What you will do:
1. Name the Israeli institutions where, according to the post on Christians in the Middle East, Christians serve.
2. In the post on Christians in the Middle East, by how much have Israel's Christian communities grown since the country's founding in 1948?

Text shown:
'Israel is the only safe state for Christians in the Middle East'
Shavua tov, a good week to everyone.Here's Israeli ambassador to the United States Michael Oren on the situation for Christians in the Middle East.
The trauma of those priests is now commonplace among Middle Eastern Christians. Their share of the region's population has plunged from 20% a century ago to less than 5% today and falling. In Egypt, 200,000 Coptic Christians fled their homes last year after beatings and massacres by Muslim extremist mobs. Since 2003, 70 Iraqi churches have been burned and nearly a thousand Christians killed in Baghdad alone, causing more than half of this million-member community to flee. Conversion to Christianity is a capital offense in Iran, where last month Pastor Yousef Nadarkhani was sentenced to death. Saudi Arabia outlaws private Christian prayer.The most amazing things about this are the silence of the World's Christians and the fact that most of them (outside the United States) side with the 'Palestinians' and not with Israel. Oren does not discuss these points.
As 800,000 Jews were once expelled from Arab countries, so are Christians being forced from lands they've inhabited for centuries.
The only place in the Middle East where Christians aren't endangered but flourishing is Israel. Since Israel's founding in 1948, its Christian communities (including Russian and Greek Orthodox, Catholics, Armenians and Protestants) have expanded more than 1,000%.
Christians are prominent in all aspects of Israeli life, serving in the Knesset, the Foreign Ministry and on the Supreme Court. They are exempt from military service, but thousands have volunteered and been sworn in on special New Testaments printed in Hebrew. Israeli Arab Christians are on average more affluent than Israeli Jews and better-educated, even scoring higher on their SATs.
This does not mean that Israeli Christians do not occasionally encounter intolerance. But in contrast to elsewhere in the Middle East where hatred of Christians is ignored or encouraged, Israel remains committed to its Declaration of Independence pledge to "ensure the complete equality of all its citizens irrespective of religion." It guarantees free access to all Christian holy places, which are under the exclusive aegis of Christian clergy. When Muslims tried to erect a mosque near the Basilica of the Annunciation in Nazareth, the Israeli government interceded to preserve the sanctity of the shrine.
Read the whole thing.
Labels: Christians in Israel, Christians in Muslim countries
2 Comments:
>They are exempt from military service, but thousands have volunteered and been sworn in on special New Testaments printed in Hebrew.
This is such a bunch of baloney!
NO ONE IS EXEMPTED FROM MILITARY SERVICE ON THE BASIS OF RELIGION, BUT ONLY ON THE BASIS OF NATIONALITY, which is NOT CITIZENSHIP!
I hear this and I sympathize but with the Eastern Orthodox Prelate in Jerusalem vocally supporting the PLO and Hamas I have to admit that they got what they deserve.

Stored data:
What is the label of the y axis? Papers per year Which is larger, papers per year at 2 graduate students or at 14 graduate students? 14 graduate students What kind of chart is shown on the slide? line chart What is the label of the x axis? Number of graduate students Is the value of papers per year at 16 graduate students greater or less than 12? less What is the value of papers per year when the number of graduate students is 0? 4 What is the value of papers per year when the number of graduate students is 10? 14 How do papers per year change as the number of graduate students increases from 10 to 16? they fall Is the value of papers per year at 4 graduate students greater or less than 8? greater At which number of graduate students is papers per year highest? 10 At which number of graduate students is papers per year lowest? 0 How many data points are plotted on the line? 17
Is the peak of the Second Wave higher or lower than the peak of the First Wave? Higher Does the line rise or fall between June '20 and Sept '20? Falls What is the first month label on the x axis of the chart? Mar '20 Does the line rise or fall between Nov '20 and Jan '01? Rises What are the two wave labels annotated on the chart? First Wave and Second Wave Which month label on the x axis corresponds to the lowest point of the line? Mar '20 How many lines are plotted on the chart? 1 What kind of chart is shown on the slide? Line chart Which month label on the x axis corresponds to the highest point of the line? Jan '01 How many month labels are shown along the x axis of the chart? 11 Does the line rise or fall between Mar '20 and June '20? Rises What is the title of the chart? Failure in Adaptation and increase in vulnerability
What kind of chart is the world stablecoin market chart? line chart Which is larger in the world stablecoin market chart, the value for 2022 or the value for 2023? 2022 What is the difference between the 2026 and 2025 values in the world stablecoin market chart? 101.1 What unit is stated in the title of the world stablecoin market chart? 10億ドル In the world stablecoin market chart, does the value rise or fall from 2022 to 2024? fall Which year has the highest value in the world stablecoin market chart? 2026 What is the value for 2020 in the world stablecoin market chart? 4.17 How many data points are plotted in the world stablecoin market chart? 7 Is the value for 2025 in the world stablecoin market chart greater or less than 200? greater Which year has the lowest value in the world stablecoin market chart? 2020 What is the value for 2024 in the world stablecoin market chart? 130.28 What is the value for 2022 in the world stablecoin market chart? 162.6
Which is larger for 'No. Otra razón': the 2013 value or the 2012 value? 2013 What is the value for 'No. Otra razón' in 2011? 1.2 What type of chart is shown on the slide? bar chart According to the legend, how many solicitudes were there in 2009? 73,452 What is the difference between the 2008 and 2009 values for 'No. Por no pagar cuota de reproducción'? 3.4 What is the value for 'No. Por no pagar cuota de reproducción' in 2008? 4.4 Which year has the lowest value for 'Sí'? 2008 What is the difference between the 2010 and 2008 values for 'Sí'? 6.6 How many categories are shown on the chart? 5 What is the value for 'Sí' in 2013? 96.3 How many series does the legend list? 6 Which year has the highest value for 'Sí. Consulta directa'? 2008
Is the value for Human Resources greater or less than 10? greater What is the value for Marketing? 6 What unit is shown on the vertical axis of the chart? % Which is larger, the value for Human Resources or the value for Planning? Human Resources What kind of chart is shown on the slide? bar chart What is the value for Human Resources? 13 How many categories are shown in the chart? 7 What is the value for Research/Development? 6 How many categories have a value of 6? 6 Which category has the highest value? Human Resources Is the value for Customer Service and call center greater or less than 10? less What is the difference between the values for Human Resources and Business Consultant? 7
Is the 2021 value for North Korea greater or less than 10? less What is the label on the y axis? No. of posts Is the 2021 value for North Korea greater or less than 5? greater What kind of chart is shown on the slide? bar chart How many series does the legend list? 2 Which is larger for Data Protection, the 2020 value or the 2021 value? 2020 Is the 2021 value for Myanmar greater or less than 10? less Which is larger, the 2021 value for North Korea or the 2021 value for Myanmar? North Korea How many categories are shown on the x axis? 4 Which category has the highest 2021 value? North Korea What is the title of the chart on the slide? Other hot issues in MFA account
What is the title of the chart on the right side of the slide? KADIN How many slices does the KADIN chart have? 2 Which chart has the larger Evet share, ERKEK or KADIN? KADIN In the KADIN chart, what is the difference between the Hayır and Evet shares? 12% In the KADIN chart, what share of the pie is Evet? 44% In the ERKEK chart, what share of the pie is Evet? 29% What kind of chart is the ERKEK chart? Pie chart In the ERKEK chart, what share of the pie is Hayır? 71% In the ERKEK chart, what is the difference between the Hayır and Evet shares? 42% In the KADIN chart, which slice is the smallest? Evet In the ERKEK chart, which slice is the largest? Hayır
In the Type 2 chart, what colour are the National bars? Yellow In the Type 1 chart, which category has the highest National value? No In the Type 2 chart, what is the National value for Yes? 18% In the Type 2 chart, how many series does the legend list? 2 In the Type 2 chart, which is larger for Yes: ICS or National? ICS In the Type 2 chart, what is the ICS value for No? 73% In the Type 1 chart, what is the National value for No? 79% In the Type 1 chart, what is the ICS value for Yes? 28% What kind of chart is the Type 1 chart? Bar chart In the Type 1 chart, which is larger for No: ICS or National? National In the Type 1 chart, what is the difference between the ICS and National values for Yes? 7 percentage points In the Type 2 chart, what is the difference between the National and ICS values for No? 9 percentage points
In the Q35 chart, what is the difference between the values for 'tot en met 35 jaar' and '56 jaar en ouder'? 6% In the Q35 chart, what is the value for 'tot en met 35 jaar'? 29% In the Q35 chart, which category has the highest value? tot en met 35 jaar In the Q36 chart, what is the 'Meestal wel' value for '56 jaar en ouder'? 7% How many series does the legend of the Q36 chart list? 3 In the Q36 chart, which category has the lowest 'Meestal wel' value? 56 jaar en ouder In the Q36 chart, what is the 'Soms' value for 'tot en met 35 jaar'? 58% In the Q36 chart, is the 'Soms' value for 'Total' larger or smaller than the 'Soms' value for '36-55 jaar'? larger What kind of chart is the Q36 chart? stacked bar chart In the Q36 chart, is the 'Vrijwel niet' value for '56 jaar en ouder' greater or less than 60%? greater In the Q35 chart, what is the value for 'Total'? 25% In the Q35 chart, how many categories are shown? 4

Solutions by task:
1. The Knesset, the Foreign Ministry and the Supreme Court.

2. By more than 1,000%.